But that’s only part of the story.

A major factor is that profits earned abroad, which in theory are subject to the same U.S. tax rate, often are taxed much more lightly, and companies are earning more overseas than ever.

Of the 25 companies in the Dow 30 that break down their pretax income between domestic and foreign sources, 14 earned more money overseas than they did in the United States in the most recent annual filings available.

Any dollar earned abroad does not get taxed by the U.S. government until it flows back to the parent company. A J.P. Morgan report estimates there is $1.7 trillion of foreign earnings being held untaxed overseas by more than 1,000 U.S. firms.

Companies have also found ways to shift their income across national boundaries, roving from country to country in search of the lowest tax burden. Ed Kleinbard, a tax professor at the University of Southern California, has dubbed these moveable earnings “stateless income.”

The trend has revolutionized company tax planning, especially in businesses that rely on intellectual property.

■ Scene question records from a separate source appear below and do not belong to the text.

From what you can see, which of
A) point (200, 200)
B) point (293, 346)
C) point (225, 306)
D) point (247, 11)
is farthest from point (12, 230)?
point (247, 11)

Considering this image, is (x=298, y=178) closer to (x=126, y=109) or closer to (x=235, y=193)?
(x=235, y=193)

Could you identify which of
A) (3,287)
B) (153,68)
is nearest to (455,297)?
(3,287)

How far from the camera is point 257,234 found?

The Senate Permanent Subcommittee on Investigations found that from 2009 to 2011, Microsoft, a member of the Dow 30, was able to shift offshore almost half its net revenue from U.S. retail sales, or roughly $21 billion, by transferring intellectual-property rights to a Puerto Rican subsidiary. As a result, the subcommittee found that Microsoft saved up to $4.5 billion in taxes on products sold in this country.

William J. Sample, Microsoft’s corporate vice president of worldwide tax, said in response that the company complies with tax rules in all the places it operates, paying billions each year in total taxes.

In 2012, Microsoft reported a tax expense that was the lowest-ever percentage of its total income, according to available data. The figure was 10 percent in 2012, compared with 33 percent in 1987, the oldest year for which information is available.

And it’s not just tech firms enjoying lower rates.

Out of all the firms in the Dow 30, 22 have seen a drop of more than 10 percentage points between the oldest year in which data is available and the most recent year.

McDonald’s, the world’s biggest restaurant chain, reported a U.S. federal tax expense in 1973 that was more than 37 percent of its total profit that year, compared with 14 percent in 2012. The maker of Otis elevators and Black Hawk helicopters, United Technologies, reported an expense in 1969 that was 47 percent of profits. Now, it is 5.8 percent.

By contrast, energy firms such as Exxon Mobil and Chevron have seen their numbers stay flat and low over the years, often less than 10 percent of total profits.

Data for financial firms, such as Bank of America and JPMorgan Chase, were available going back only to the early 1990s and did not show a noticeable downward trend in their numbers.